Nagios Support Forum

Hi
I'm using Nagios Core 4.3.4
Server version: Apache/2.4.6 (Red Hat Enterprise Linux)
Server built: Oct 3 2017 09:37:04

I enable LDAP authentication using LDAP GROUP to validate access
I put in /etc/httpd/conf.d/nagios.conf
...
AuthLDAPGroupAttributeIsDN on
AuthLDAPGroupAttribute member
Require ldap-group cn=ggUtentiDire3532,OU=XXXX,OU=XXXX,OU=XXXX,DC=sedi,DC=group
....

so I enable the user belong to ggUtentiDire3532 to get in nagios web interface
In the cgi.cfg I configured
authorized_for_system_information=*
authorized_for_configuration_information=*
authorized_for_system_commands=*
authorized_for_all_services=*
authorized_for_all_hosts=*
authorized_for_all_service_commands=*
authorized_for_all_host_commands=*

In this way all users inside the AD group ggUtentiDire3532 are enable to get in Nagios see and operate on all host and services

I need to know , how a single user (ie A0001) present in the AD group ggUtentiDire3532 can See and operate on a limited
group of servers

Someone could help me ?
regards
Emilio

Since you have created that contact and set the .cgi permissions.

You would just need to set that user to the specific hosts/services that you only want them to be able to view.

But right now, you have him authorized to view all hosts/services.
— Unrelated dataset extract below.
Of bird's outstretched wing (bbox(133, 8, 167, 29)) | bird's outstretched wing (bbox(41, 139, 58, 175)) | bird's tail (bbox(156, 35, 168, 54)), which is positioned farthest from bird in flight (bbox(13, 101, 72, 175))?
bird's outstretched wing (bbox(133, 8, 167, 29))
Using something like this as an example: This way, he could only view the host "Some Server".

This is for XI, but the same concepts apply to Core.
https://assets.nagios.com/downloads/nag ... 1521646370

Hi Kiang

Followed your instruction
in cgi.cfg
authorized_for_all_services=*
authorized_for_all_hosts=*

in Server.cfg
define host {
use host-generic
host_name Some Server
alias Some Application Server Description
address 192.168.52.5
contacts GS01068
}

I created contact GS01068

LDAP authenticate my user to get in nagios web interface but I see all server

I'm using Nagios core 4.3.4

Thanks
Emilio

Hi Kiang

your suggestion WORKS when I DON'T USE LDAP authentication

so , if put in
/etc/httpd/conf.d/nagios.conf
AuthName "Nagios Access"
AuthType Basic
AuthUserFile /etc/nagios/passwd
Require valid-user

I add the user GS01068 into /etc/nagios/passwd
htpasswd -b /etc/nagios/passwd GS01068 mypassword

and apply you suggestion , so the user GS01068 can see only one host (where I put contacts GS01068)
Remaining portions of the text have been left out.